In [2]:
#Imports and initialization of HISCO vocabulary.

import gzip
import json
import nltk
from nltk.tokenize import word_tokenize
from nltk.corpus import stopwords
import string
from nltk.metrics import distance

hisco_vocab = None 
with gzip.open('./hisco.json.gz', 'r') as jsonfile:
    hisco_vocab = json.load(jsonfile)
    
# limit to desired language's occupations only
lang = input("Please type the desired language for the HISCO dataset (i.e., English, Dutch, etc.): ")
hisco_vocab = {k:v for k,v in hisco_vocab.items() if "Language" in v.keys() and v['Language'] == lang}

Please type the desired language for the HISCO dataset (i.e., English, Dutch, etc.):  Dutch


In [3]:
#Load test data.
data = None 
with gzip.open('./biocorpus.json.gz', 'r') as jsonfile:
    data = json.load(jsonfile)

In [4]:
#Create output file

try:
    f = open("Matches.txt", "x")
except IOError:
    print("Please remove the current 'Matches.txt' file from the directory before continuing.")
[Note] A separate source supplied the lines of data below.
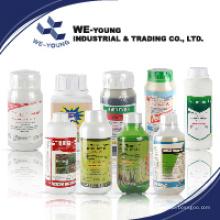Grande production Tuer Acetochlor 40% Wp, 50% Ec, 90% Ec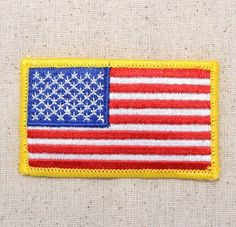 Iron On Embroidered Applique American Flag Yellow Border USA Patriotic SMALL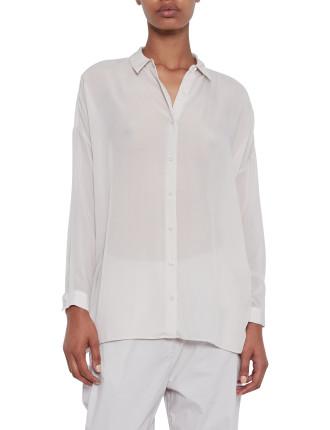 Roddy Shirt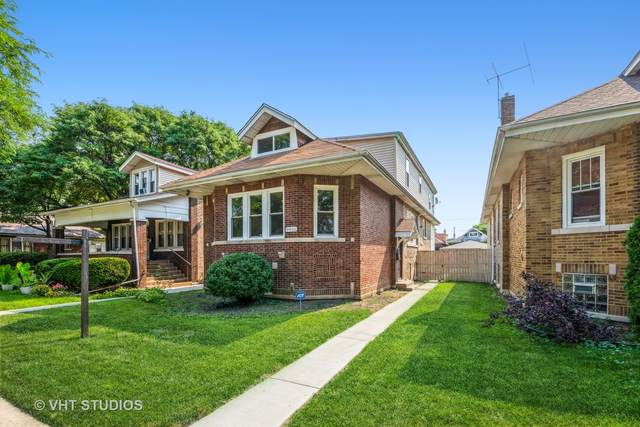 9405 S Elizabeth Street, Chicago, IL 60620 (MLS #11173818) :: Carolyn and Hillary Homes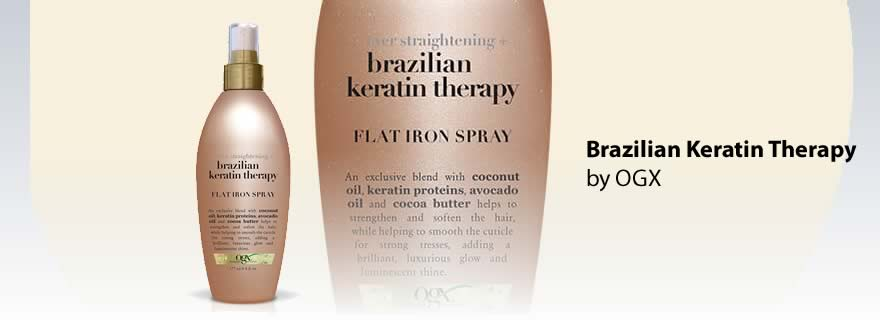 OGX Keratin Therapy Flat Iron Spray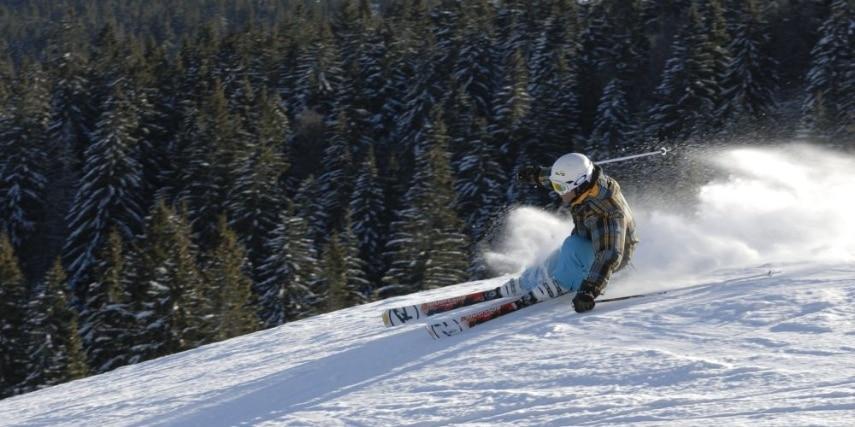 Skier on the Feldberg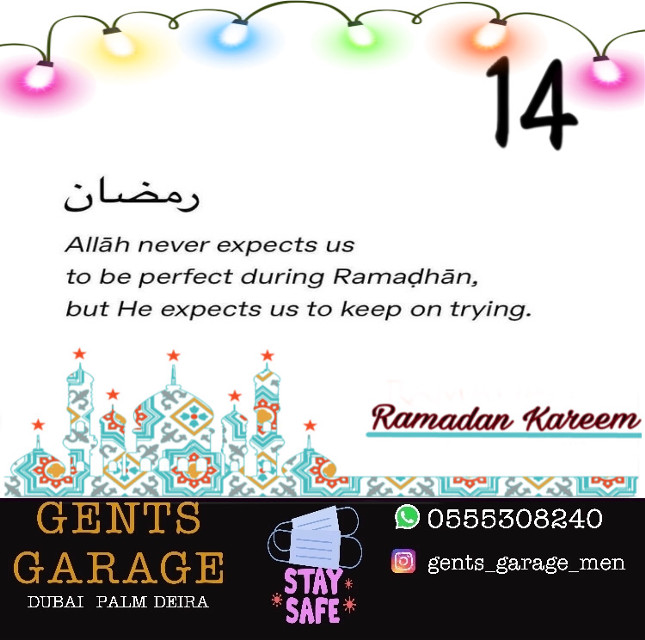 #freetoedit #ramadan #dubai #travel #india #kerala #kasargod #lovedubai #dxb #gents_garage_men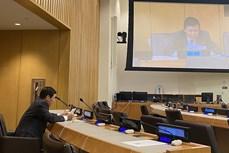 越南在1982年《联合国海洋法公约》缔约国会议上重申观点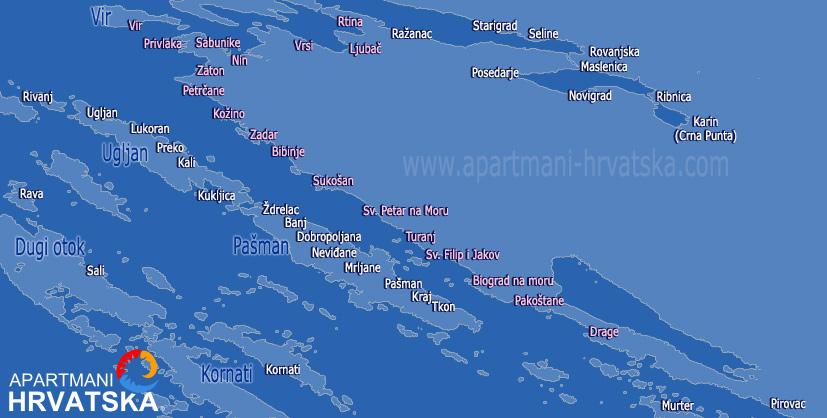 Pretraga apartmana po karti za regiju Zadarska rivijera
Please remove the current 'Matches.txt' file from the directory before continuing.


In [None]:
#Go through each entry in data, format it, and print any potential matches.
lang = lang.lower()
correct = 0 #Test variable for amount of correct matches.
iter = 0 #Test variable for finite loop iteration. #FOR TESTING
for key, value in data.items(): #Parse through each item within the textual dataset.
    sample = data[key]
    sample_tokens_cleaned = word_tokenize(sample, language=lang)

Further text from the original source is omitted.